Silver prices whipsawed and attempted to move higher but failed and eased lower into the close. The dollar rebounded from session lows which reversed the course of precious metals. Since most precious metals are priced in dollars, a stronger greenback usually leads to lower silver prices. Yields were mixed, with the 2-year continuing to trend higher while the 10-year Treasury yield pulled back. More robust than expected Markit PMI numbers helped buoy the 2-year yield, which weighed on silver prices.
Silver prices attempted to move higher but failed and settled nearly unchanged into the close.

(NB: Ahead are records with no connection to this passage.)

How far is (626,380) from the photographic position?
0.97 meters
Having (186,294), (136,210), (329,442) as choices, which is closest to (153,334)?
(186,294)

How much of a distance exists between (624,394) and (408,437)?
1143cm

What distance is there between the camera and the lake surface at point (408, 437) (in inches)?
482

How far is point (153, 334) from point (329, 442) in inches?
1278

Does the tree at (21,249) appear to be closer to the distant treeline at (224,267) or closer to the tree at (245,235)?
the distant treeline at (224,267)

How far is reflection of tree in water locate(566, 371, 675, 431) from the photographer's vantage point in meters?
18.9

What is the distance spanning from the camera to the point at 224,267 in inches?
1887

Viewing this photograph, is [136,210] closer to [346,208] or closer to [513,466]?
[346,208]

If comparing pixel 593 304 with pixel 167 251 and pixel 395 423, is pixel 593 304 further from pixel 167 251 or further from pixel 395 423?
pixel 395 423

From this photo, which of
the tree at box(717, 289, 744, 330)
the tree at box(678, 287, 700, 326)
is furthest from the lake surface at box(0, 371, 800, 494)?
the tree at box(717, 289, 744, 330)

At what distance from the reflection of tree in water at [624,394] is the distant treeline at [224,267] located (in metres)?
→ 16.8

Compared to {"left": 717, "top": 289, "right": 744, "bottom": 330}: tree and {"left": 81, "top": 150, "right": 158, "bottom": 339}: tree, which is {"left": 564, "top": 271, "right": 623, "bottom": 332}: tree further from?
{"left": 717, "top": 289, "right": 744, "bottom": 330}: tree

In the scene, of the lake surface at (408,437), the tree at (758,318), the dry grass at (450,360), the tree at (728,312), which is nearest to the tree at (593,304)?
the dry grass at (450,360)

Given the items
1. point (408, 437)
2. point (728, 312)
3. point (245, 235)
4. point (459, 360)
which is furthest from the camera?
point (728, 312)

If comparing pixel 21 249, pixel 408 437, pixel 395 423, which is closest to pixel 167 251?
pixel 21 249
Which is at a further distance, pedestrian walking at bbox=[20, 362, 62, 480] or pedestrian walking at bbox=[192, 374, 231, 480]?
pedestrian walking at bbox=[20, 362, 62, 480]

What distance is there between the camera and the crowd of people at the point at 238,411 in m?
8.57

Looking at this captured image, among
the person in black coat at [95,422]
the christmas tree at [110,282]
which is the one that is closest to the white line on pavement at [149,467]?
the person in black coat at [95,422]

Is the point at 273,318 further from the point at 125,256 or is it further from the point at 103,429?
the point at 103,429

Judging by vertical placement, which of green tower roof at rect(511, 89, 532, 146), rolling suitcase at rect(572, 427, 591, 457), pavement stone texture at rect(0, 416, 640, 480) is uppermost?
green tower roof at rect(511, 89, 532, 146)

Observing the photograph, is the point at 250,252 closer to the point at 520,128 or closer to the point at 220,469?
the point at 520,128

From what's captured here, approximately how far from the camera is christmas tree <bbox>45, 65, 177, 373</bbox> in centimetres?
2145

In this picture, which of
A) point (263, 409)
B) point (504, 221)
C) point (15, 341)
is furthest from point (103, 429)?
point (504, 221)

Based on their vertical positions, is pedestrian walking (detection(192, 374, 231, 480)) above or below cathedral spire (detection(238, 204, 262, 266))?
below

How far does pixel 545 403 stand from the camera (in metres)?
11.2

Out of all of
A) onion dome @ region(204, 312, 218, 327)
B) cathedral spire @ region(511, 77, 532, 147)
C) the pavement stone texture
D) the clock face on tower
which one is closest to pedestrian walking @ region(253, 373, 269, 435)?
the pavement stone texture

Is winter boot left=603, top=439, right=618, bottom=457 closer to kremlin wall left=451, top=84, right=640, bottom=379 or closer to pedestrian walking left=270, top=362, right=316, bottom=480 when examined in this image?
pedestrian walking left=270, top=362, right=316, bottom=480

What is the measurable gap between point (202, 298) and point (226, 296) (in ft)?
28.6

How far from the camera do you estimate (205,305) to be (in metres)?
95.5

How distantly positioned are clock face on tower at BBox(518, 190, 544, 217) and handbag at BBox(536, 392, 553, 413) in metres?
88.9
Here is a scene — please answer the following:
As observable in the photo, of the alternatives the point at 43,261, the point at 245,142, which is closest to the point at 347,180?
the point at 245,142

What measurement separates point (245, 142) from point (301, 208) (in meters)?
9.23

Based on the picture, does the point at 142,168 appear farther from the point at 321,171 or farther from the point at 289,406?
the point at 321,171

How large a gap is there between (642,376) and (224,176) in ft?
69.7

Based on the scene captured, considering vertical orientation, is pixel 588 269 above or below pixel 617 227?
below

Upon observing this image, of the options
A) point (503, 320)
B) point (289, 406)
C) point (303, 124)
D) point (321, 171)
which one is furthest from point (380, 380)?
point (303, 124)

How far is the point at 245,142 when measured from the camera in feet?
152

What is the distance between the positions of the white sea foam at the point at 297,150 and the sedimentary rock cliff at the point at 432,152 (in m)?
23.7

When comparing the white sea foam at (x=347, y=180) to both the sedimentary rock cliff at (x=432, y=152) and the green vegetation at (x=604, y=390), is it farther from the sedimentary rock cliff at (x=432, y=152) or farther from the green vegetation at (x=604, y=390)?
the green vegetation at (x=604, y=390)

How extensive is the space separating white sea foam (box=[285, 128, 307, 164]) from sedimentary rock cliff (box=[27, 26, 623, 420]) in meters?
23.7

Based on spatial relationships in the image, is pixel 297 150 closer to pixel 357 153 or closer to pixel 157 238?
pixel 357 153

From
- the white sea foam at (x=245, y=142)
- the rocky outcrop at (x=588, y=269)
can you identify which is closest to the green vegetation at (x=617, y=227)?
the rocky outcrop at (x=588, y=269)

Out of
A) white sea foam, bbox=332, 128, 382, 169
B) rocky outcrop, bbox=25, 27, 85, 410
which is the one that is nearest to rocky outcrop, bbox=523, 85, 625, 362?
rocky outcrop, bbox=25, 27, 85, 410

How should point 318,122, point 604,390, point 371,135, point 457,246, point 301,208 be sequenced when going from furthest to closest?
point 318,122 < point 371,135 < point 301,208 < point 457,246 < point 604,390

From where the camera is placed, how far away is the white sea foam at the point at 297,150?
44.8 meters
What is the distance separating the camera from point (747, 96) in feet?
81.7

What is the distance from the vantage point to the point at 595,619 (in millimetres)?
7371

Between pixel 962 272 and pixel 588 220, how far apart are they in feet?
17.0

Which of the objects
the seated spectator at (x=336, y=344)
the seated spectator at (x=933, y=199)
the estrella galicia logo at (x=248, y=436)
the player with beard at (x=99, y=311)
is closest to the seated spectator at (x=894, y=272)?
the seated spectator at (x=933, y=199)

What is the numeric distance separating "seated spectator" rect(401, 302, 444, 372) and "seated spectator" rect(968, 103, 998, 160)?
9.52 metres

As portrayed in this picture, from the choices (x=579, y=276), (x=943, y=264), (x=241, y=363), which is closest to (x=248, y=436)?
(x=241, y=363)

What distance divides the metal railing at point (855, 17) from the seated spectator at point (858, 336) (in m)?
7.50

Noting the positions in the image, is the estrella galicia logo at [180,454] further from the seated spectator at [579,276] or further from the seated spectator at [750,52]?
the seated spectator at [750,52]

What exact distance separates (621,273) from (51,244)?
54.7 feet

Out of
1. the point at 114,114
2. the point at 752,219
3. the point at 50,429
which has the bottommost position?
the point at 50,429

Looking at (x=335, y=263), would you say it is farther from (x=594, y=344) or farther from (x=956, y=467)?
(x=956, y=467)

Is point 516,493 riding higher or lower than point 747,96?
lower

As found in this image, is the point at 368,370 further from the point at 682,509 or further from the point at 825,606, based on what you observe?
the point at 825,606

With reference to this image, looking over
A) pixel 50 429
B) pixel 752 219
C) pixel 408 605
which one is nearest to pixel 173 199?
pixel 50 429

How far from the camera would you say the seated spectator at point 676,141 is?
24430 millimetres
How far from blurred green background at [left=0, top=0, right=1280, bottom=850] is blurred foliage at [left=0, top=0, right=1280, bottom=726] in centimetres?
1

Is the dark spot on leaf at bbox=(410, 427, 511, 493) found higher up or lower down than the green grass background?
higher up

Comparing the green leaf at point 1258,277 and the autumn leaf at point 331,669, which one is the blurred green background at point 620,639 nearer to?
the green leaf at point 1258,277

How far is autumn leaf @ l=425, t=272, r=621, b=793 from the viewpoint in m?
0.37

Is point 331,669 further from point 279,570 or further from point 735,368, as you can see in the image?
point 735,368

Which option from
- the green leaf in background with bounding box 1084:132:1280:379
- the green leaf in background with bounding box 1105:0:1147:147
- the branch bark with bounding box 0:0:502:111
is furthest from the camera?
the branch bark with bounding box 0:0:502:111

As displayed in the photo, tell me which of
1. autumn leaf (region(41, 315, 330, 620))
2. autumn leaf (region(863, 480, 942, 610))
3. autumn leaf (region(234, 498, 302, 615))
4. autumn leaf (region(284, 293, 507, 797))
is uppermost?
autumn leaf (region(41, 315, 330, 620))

Support near the 10-day moving average at 23.46. Resistance is seen near the September highs at 24.82.. The 10-day moving average crossed above the 50-day moving average, which means a short-term uptrend is in place. Short-term momentum turned negative as the fast stochastic generated a crossover sell signal. Medium-term momentum has turned positive as the MACD (moving average convergence divergence) index generated a crossover buy signal. This occurs as the MACD line (the 12-day moving average minus the 26-day moving average) crosses above the MACD signal line (the 9-day moving average of the MACD line). The MACD histogram is printing in positive territory with a flattening trajectory which points to consolidation.
PMI surveys Were Mixed
The initial flash of the October Purchasing Managers Survey, showed stronger business activity. Markit reported on Friday that the U.S. Composite Output Index rose to 57.3 from 55.0 in September compared to expectations of 54.7. 3-month high. Flash U.S. Services Business Activity Index increased to 58.2 compared to 54.9 in September. Expectations were for a reading of 55.1. 3-month high. Flash U.S. Manufacturing PMI at 59.2 compared to 60.7 in September. Flash U.S. Manufacturing Output Index at 52.3 was a 15-month low.